▸ **READING TEXT**

====

2/10
A mess
27 August 2012
Warning: Spoilers
The only good thing to say about this is that they succeeded in proving that one of Ramses' son was Ramses' son. Though this show predates more thorough treatments of the same subject - explaining the Plagues, exploring KV5, discovering Pi-Ramses - its treatment of the subject is sloppy, illogical and poorly thought out, like the part that has Ramses first born son killed as part of the last plague and then drowned when, as acting Pharaoh, he chases the escaping peoples of the Exodus (they weren't just former Canaanite descendants of Abraham) into the parted waters. Or the part where the discovery of Pi-Ramses somehow validates, by itself, the story of Exodus.

There have been much better treatments since, plausibly linking the plagues to natural phenomena much more tightly and even questioning the nature of the Exodus and 'Conquest' of Canaan themselves.

Fact is, as any undergraduate History Major familiar with the ancient Middle East should know, the point of Genesis was to give a certain group of Canaanites an identity distinct from their neighbors and that their One God, Yahweh, was not the only God they worshiped. Even in the Talmud it's clear that, from David to the exile, the Israelites worshiped many gods. It wasn't until the Return, compliments of Cyrus, that the Isrealites became monotheistic. Cyrus put one condition on the return to Canaan: that they learn how to be Jews as defined by their Talmud. That meant worshiping one God and this was the birth of Monotheism and Judaism as we know it.

The whole history of Exodus and the Conquest of Canaan is murky as hell, largely because of religious preconceptions and our shallow but virtually intractable attempts to read the Talmud as history; meaning that we keep carving up the pieces of the puzzle to fit those preconceptions despite what the archaeological evidence suggests. This show suffers from the defects engendered from that mind-set.

====

▸ **INPUT DATA**
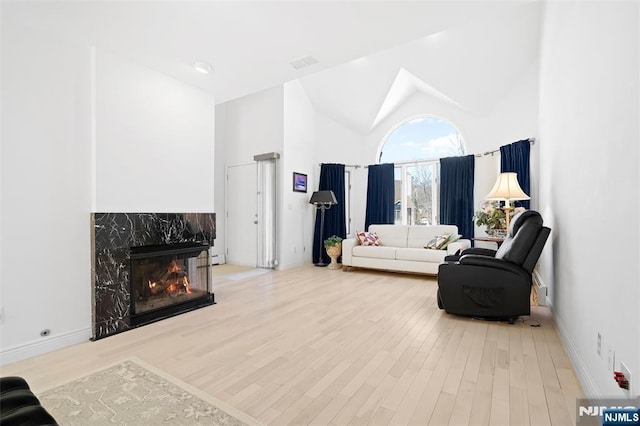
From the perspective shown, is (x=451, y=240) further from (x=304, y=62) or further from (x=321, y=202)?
(x=304, y=62)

====

▸ **WORK INSTRUCTIONS**
1. According to the review of the Exodus show, what one condition did Cyrus place on the return to Canaan?
2. Reproduce the review of the Exodus show word for word from "There have been" to "of Canaan themselves.".
3. Extend the review of the Exodus show with new text that follows its final sentence.

▸ **TASK-BY-TASK ANSWERS**
1. That they learn how to be Jews as defined by their Talmud.

2.
There have been much better treatments since, plausibly linking the plagues to natural phenomena much more tightly and even questioning the nature of the Exodus and 'Conquest' of Canaan themselves.

3.
A good example is the show's attempt to link Akhnaten to the idea of monotheism - Akhnaten's goal was to break the back of too powerful sets of priests by replacing all of the other Gods of Egypt with the Aten. This was not a religious epiphany and the Aten was not a precursor of monotheism. It was all about politics. Akhnaten's revolution failed after his reign, his name was expunged and, by the time of Ramses, it's highly doubtful anyone would have dared mention Akhnaten's name or his attempt to usurp the power of the priesthoods. Moses, himself a highly questionable figure, as described in Exodus, would have been unlikely to have even heard of Akhnaten.

Recent archaeological evidence suggests that Canaan was going through political turmoil during the 13th century B.C. as the elites of its city-states alienated their subjects to the point of rebellion and that a small group of Egyptian exiles with Canaanite roots could easily have taken advantage of that turmoil to both join those rebellions and establish themselves and the native elements that joined them as a separate "people". For those native elements, becoming "Israelites" would have been an attractive alternative to remaining former subjects of whatever city-state whose power structure they'd just trashed.

Whatever the real history, the point is that Genesis was not written to be real history and shows like this that try to reconcile Genesis with real history just miss the mark.